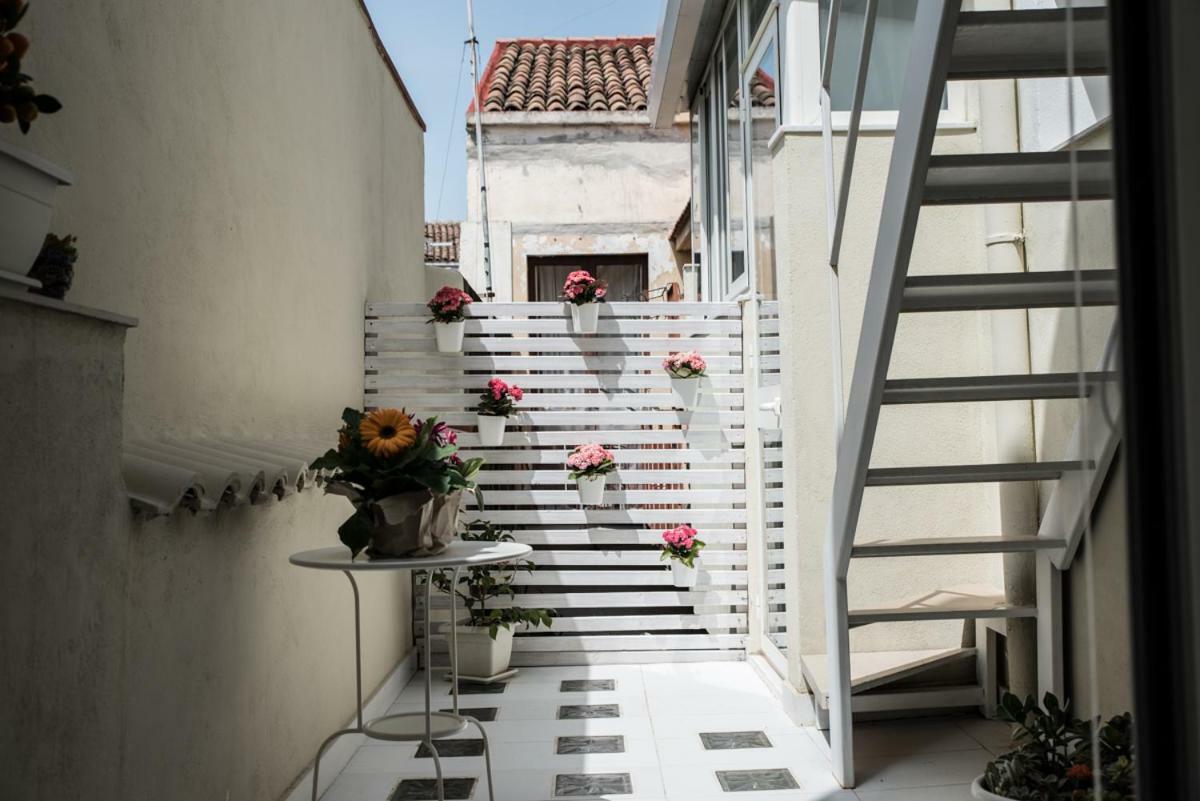 Terrazzo Siciliano Apartment Riposto Luaran gambar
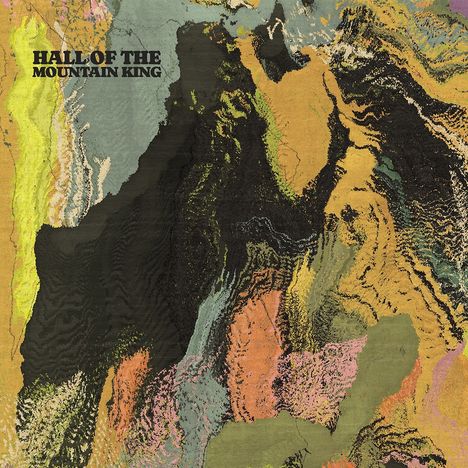 Hall of the Mountain King: Revolted, LP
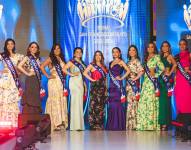 Las 10 candidatas a Reina de Quito 2023 fueron presentadas en un evento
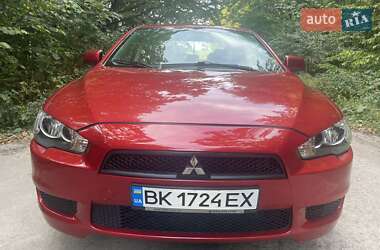 Mitsubishi Lancer 2008
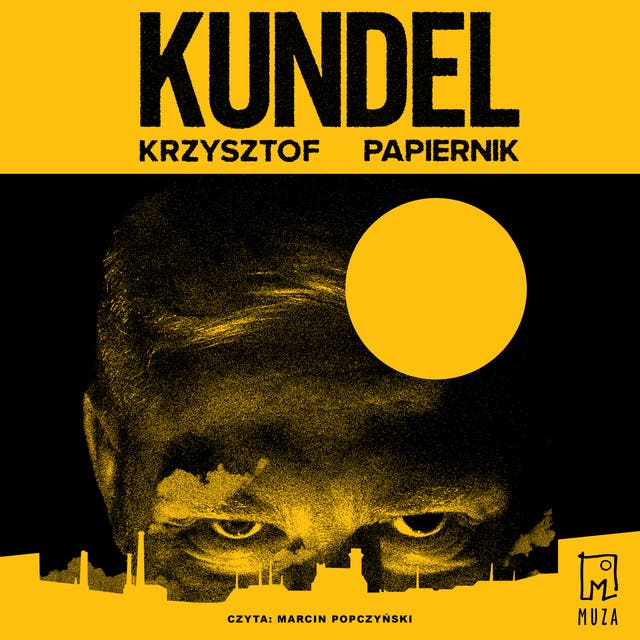Kundel – okładka książki, autor Krzysztof Papiernik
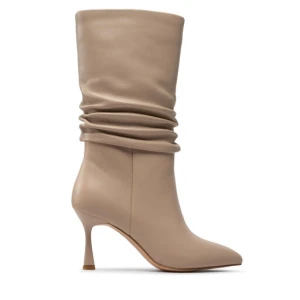 Botki Simple SL-26-02-000037 Beżowy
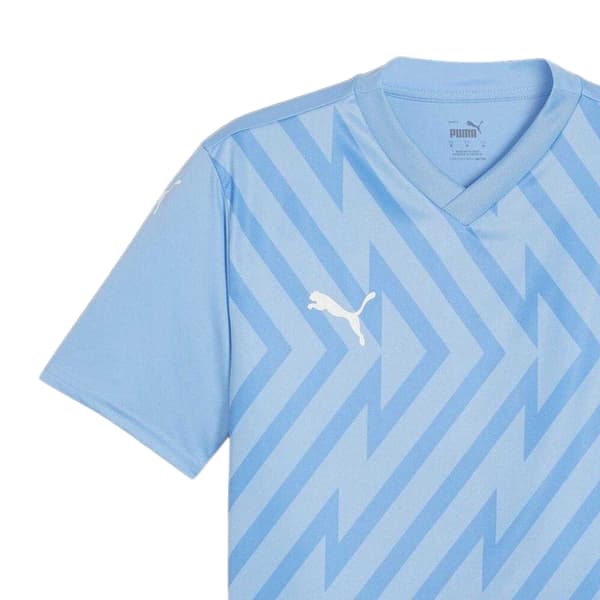 Puma Miesten Teamglory Chevron T-paita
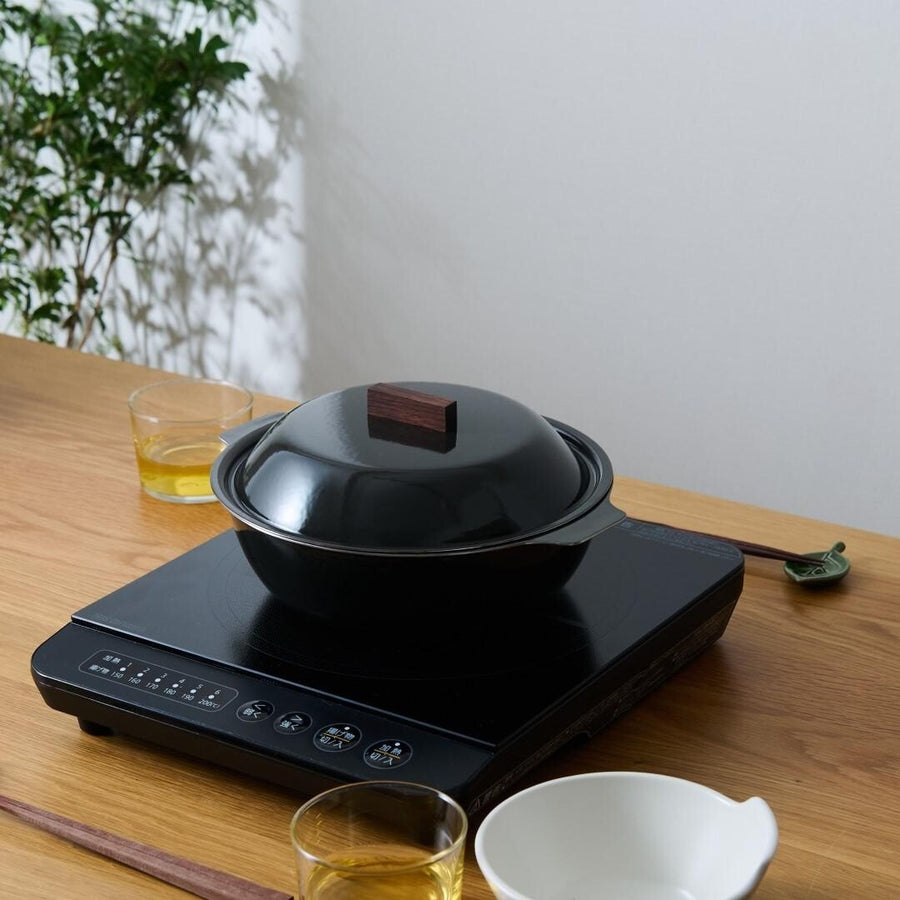 KAKOMI IH enamel pot 1L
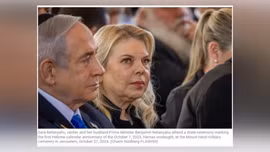 Israel điều tra hình sự phu nhân Thủ tướng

--

**Task instructions:** Rewrite the captions of all the rows above with "Apartment" changed to "Flat" and everything else kept the same, and leave out the pictures.

**Written answer:**
 Terrazzo Siciliano Flat Riposto Luaran gambar
 Hall of the Mountain King: Revolted, LP
 Las 10 candidatas a Reina de Quito 2023 fueron presentadas en un evento
 Mitsubishi Lancer 2008
Kundel – okładka książki, autor Krzysztof Papiernik
 Botki Simple SL-26-02-000037 Beżowy
 Puma Miesten Teamglory Chevron T-paita
 KAKOMI IH enamel pot 1L
 Israel điều tra hình sự phu nhân Thủ tướng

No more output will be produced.